2) Una escasa consideración hacia los trabajadores con largas carreras profesionales. Los empleados menos beneficiados por el sistema de pensiones son la mayoría de los que han cotizado por la base máxima y los que lo han hecho durante más 37 años y tres meses. En el último caso, porque es el período mínimo que les permite jubilarse en 2021 un ejercicio antes de la edad oficial (66 años).
Una manera de evitar el agravio comparativo consistiría en compensar el exceso de años cotizados con una jubilación antes de los 65, sin merma alguna en su pensión. Mi propuesta sería que si el excedente cotizado es de un año, el adelanto del retiro sería de tres meses y así sucesivamente. En ningún caso, dicho exceso debería permitirles avanzarlo en más de dos ejercicios y percibir el 100% del importe correspondiente.
3) Un hachazo a los que han cotizado por la base máxima. Hasta el momento, un gran número de los que habían cotizado reiteradamente por la base máxima podían jubilarse anticipadamente sin sufrir penalización alguna en el importe de su prestación. Así sucedía porque la base máxima era superior a la pensión más elevada y los coeficientes reductores se aplicaban sobre la primera. A partir de ahora, dicha posibilidad estará descartada, pues dichos coeficientes restarán a la segunda.
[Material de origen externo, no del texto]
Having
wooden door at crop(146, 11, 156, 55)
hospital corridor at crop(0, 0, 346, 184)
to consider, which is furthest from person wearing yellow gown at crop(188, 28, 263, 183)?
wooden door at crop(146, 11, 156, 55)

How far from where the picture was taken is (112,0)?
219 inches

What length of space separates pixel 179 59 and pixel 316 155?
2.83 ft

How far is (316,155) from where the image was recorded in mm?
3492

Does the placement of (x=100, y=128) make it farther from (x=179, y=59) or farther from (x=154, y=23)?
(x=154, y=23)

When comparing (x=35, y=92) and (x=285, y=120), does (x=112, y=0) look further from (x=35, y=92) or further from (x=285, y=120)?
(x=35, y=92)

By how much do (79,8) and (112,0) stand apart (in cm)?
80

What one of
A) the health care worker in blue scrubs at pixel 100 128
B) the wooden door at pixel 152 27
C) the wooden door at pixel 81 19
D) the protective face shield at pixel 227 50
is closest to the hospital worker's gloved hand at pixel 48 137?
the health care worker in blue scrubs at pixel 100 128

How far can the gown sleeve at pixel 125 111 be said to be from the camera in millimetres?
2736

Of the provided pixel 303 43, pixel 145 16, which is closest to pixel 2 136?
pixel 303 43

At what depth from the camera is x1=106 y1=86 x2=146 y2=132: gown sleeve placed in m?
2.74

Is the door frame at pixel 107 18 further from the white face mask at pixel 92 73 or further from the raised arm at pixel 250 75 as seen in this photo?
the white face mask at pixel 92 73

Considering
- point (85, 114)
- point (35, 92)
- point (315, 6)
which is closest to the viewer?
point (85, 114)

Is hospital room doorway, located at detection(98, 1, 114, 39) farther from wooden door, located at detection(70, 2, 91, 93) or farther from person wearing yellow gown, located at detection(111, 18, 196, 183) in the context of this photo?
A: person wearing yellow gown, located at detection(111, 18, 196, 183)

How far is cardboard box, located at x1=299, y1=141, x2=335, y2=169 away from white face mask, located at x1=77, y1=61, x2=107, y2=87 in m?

En definitiva, la primera parte de la nueva norma beneficia claramente a los actuales jubilados y, a pesar de las penalizaciones al retiro anticipado, favorece más que perjudica a los que lo harán en los próximos años. No obstante, incorpora más ruido que nueces, pues no resuelve ninguno de los principales temas pendientes, tales como la cotización o no de los autónomos según sus ingresos reales o el aumento del número de años utilizado para el cálculo de la primera pensión.
Tiene el sello de la factoría Escrivá. Un ministro que se resiste a entender que su papel en el gobierno no debe ser el del bueno de la película, sino del malo, malísimo. Si asume el último, la reforma de las pensiones será muy útil, en caso contrario no me extrañaría que fuera similar a la del papel mojado.
Hasta el momento, las pensiones han sido muy generosas para todos los jubilados respecto a lo aportado por ellos y las empresas donde trabajaron. Por tanto, en el futuro solo pueden ser peores que las actuales. Una coyuntura que implicará pagar más en concepto de cotizaciones sociales y otros tributos, jubilarse más tarde o recibir una prestación cuyo poder adquisitivo sea inferior al actual.